BEGIN

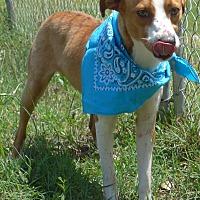 Adopt A Pet :: Eli - Manning, SC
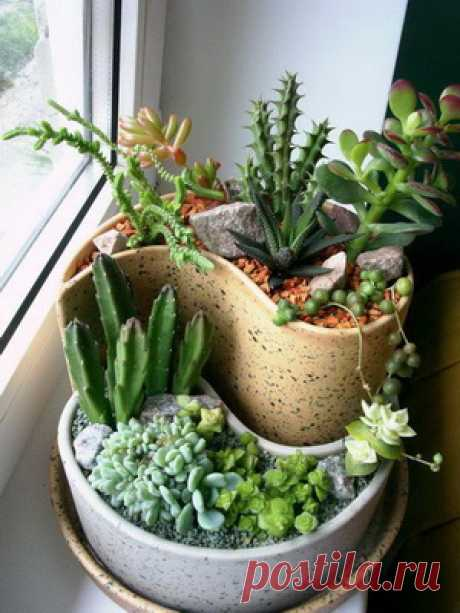 Красота кактусов и суккулентов в интерьере - Садоводка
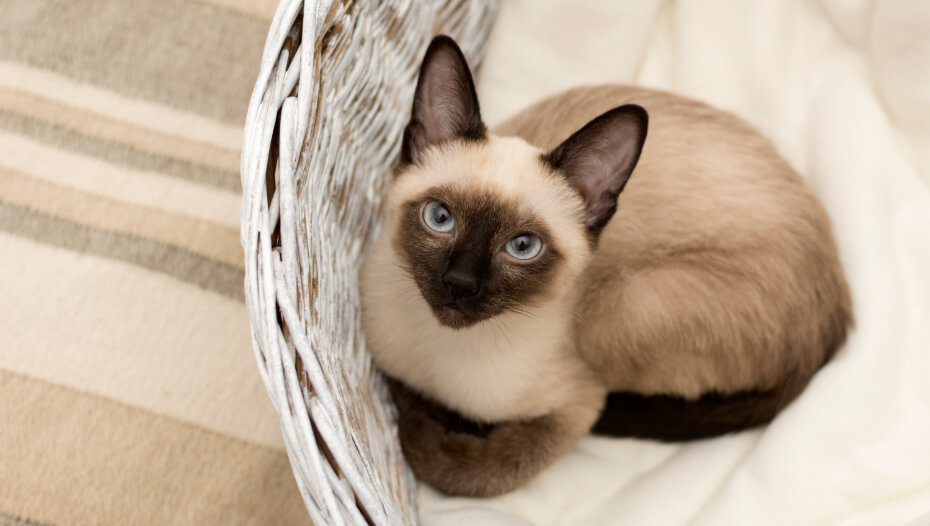 Siamese cat is lying in a wicker basket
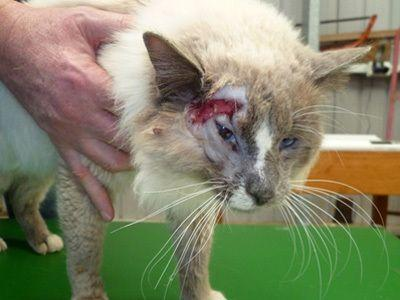 Rspca Warns Over Diseased Cats For Sale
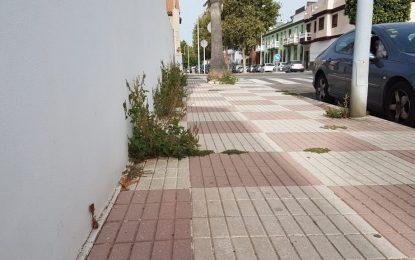 El PSOE de La Línea exige a Juan Franco que limpie la ciudad de «hierbas y rastrojos»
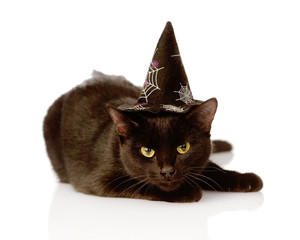 Black Cat with witch hat for halloween. isolated on white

END

YOUR GOAL
Pictures must not appear in the copy, which must otherwise match the listing exactly.

ANSWER BELOW
 Adopt A Pet :: Eli - Manning, SC
 Красота кактусов и суккулентов в интерьере - Садоводка
 Siamese cat is lying in a wicker basket
 Rspca Warns Over Diseased Cats For Sale
 El PSOE de La Línea exige a Juan Franco que limpie la ciudad de «hierbas y rastrojos»
 Black Cat with witch hat for halloween. isolated on white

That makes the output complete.